Can you write out every entry below again with "Toyota" swapped for "Lexus" and nothing else changed? Leave out the pictures and give only the text.

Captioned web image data
────
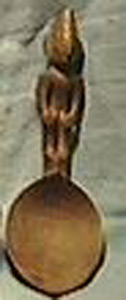 Thumbnail of Spoon ()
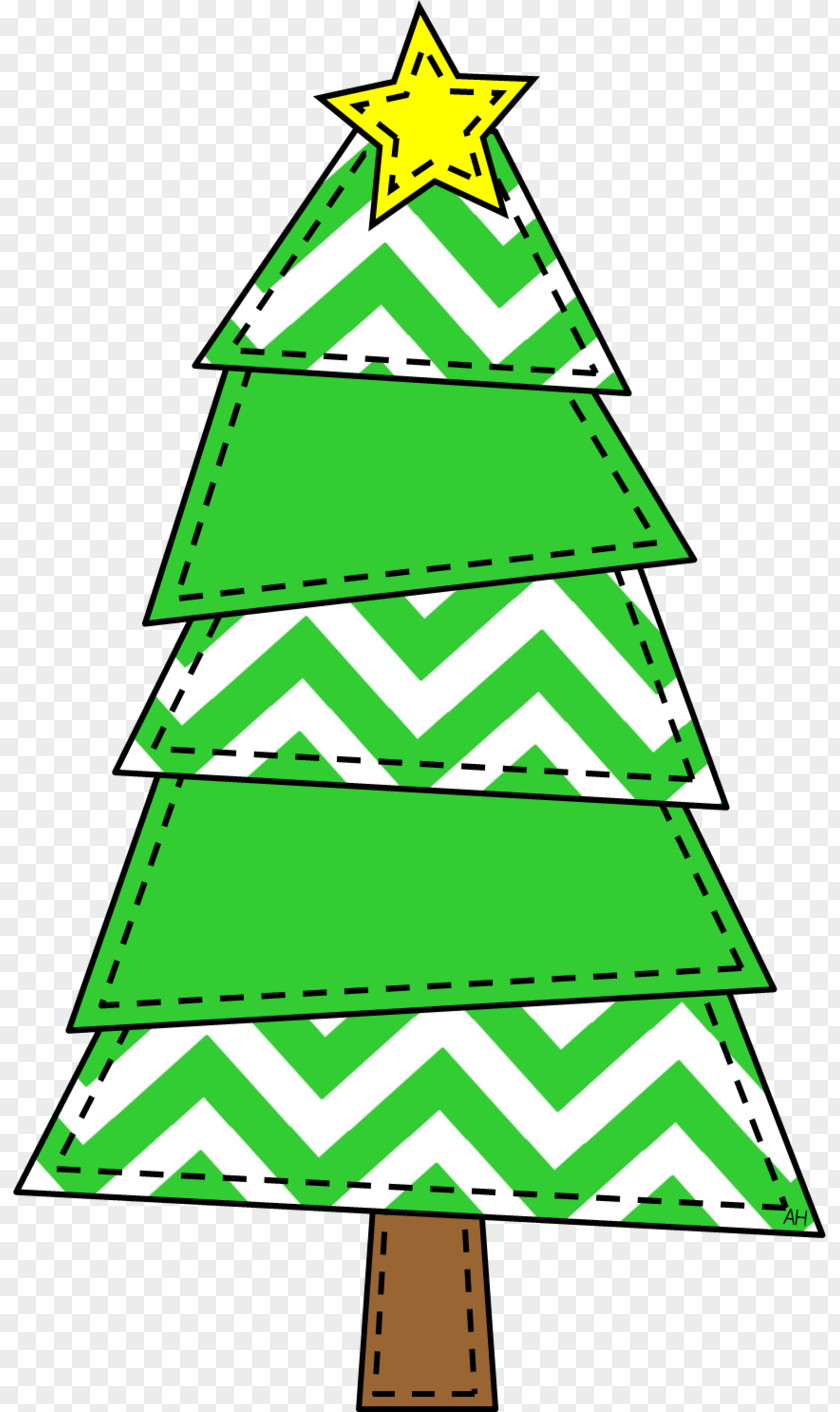 December Borders Cliparts Graphic Frames Santa Claus Christmas Tree Clip Art PNG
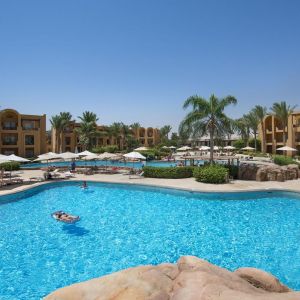 Stella Di Mare Beach Resort Makadi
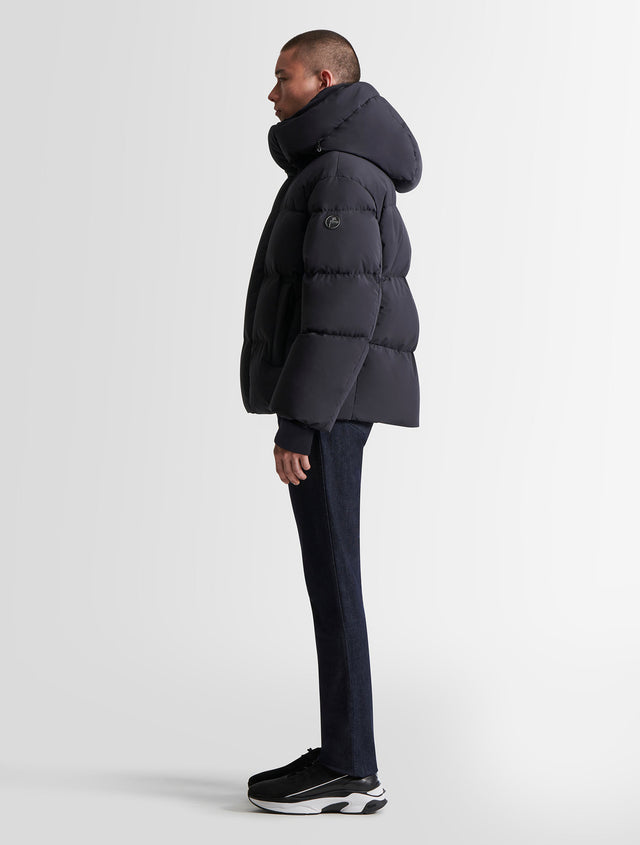 Fusalp BLOUSON ATILA Marin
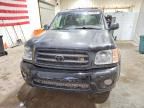 2001 Toyota Sequoia SR5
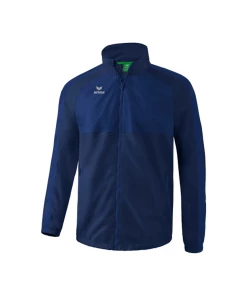 Nouveau 🤩 Mode- Lifestyle Homme Erima Veste Imperméable Erima Team BLEU 👍 -THE NORTH FACE Shop d73ae11f558b4a93b1c9c83c130dd31d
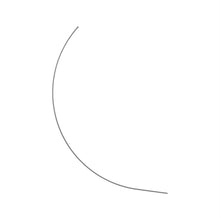John Deere H156272: Small Wire Grain Concave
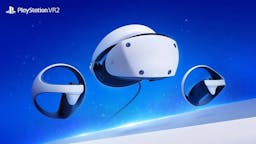 PlayStation VR2、一部ゲーの画像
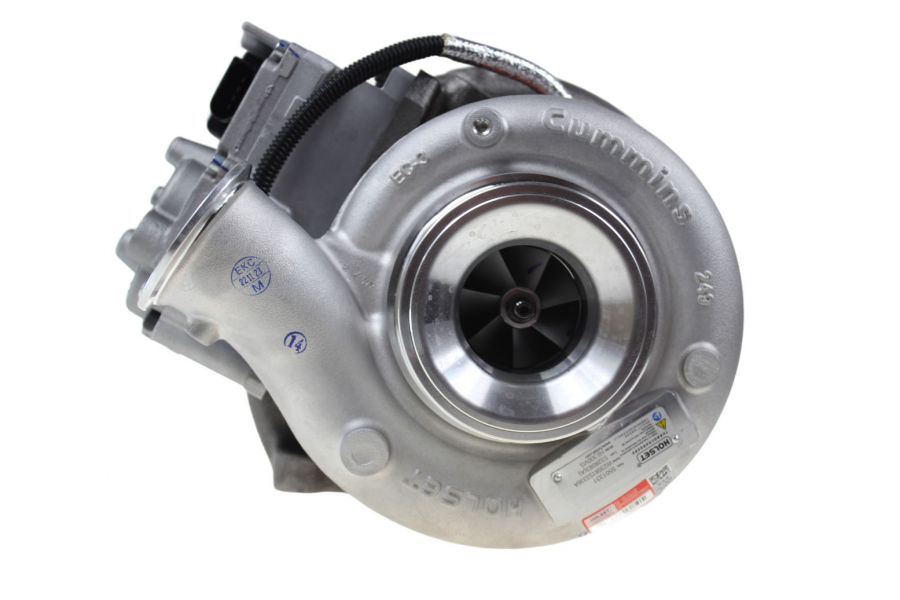 Turbina Cummins 6.7 d ISB Euro 6 6.7L 5328073 5501331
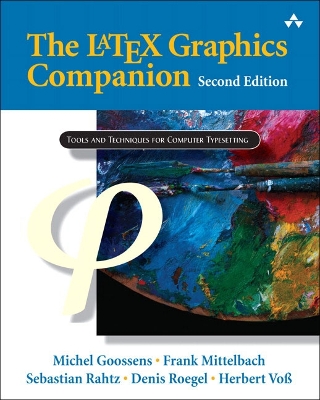 LaTeX Graphics Companion 2nd edition
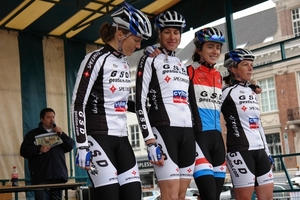 Ronde Van Vlaanderen 2011 224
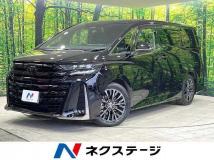 2024 Toyota Vellfire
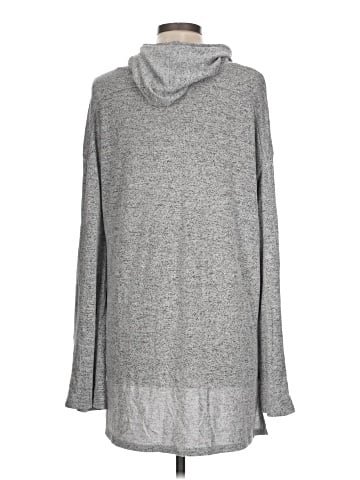 Mossimo Supply Co. Pullover Sweater (view 2)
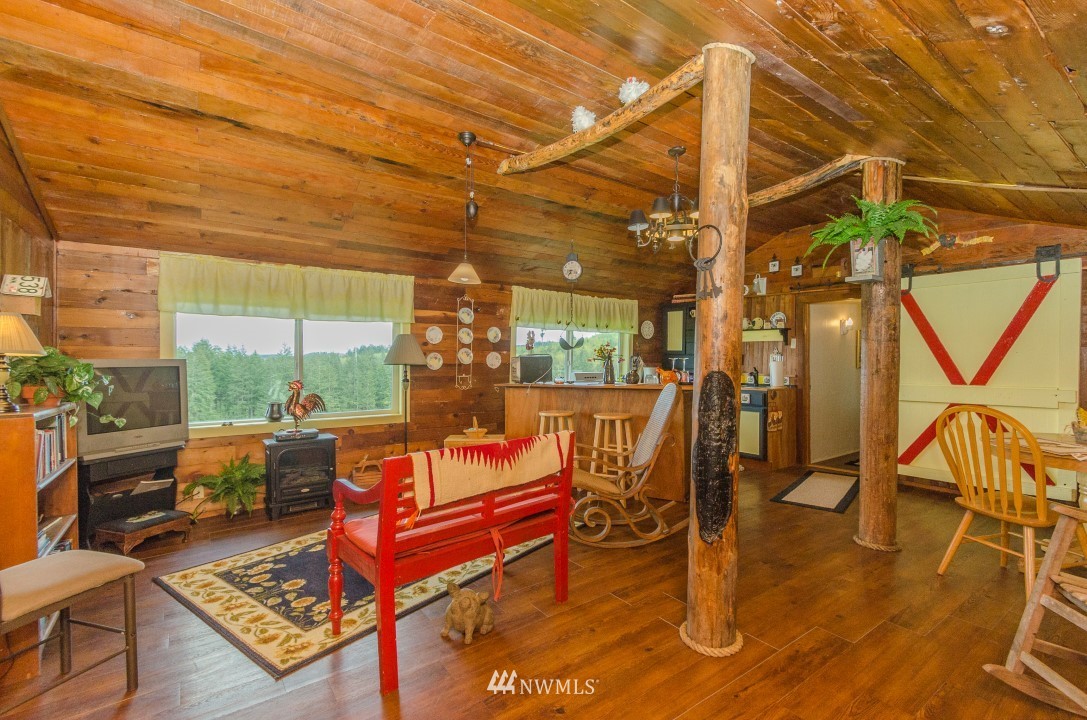 243 Macronovic Road Chehalis, WA 98532 - Photo 18 of 24
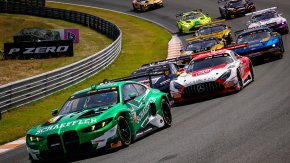 DTM Zandvoort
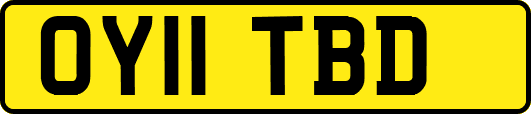 OY11TBD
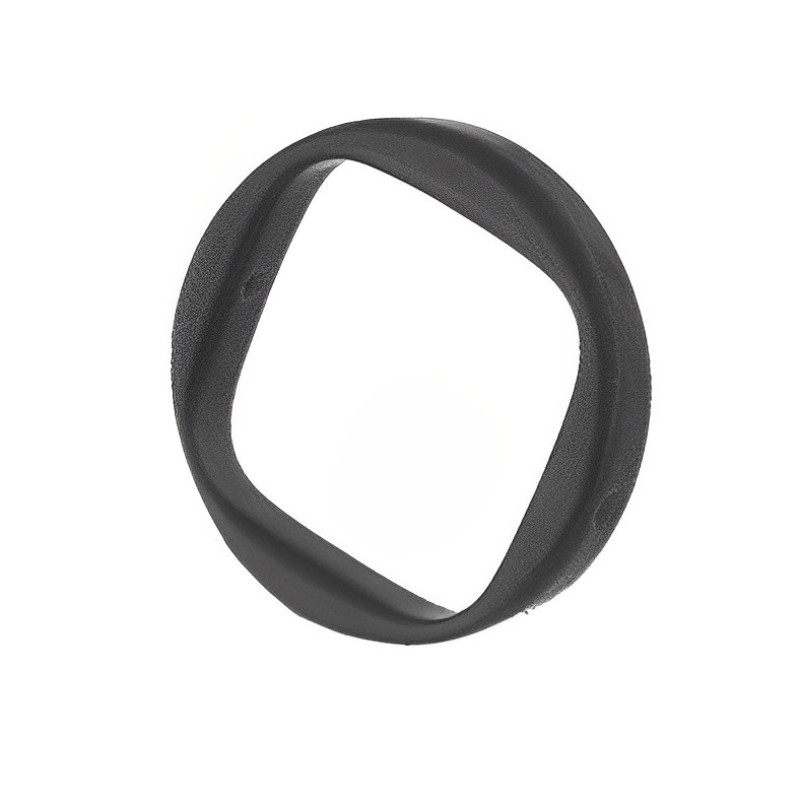 Solarisquadrate 25mm schwarz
────
● **Finished exercise**
 Thumbnail of Spoon ()
 December Borders Cliparts Graphic Frames Santa Claus Christmas Tree Clip Art PNG
 Stella Di Mare Beach Resort Makadi
 Fusalp BLOUSON ATILA Marin
 2001 Lexus Sequoia SR5
 Nouveau 🤩 Mode- Lifestyle Homme Erima Veste Imperméable Erima Team BLEU 👍 -THE NORTH FACE Shop d73ae11f558b4a93b1c9c83c130dd31d
John Deere H156272: Small Wire Grain Concave
 PlayStation VR2、一部ゲーの画像
 Turbina Cummins 6.7 d ISB Euro 6 6.7L 5328073 5501331
 LaTeX Graphics Companion 2nd edition
 Ronde Van Vlaanderen 2011 224
 2024 Lexus Vellfire
 Mossimo Supply Co. Pullover Sweater (view 2)
 243 Macronovic Road Chehalis, WA 98532 - Photo 18 of 24
 DTM Zandvoort
 OY11TBD
 Solarisquadrate 25mm schwarz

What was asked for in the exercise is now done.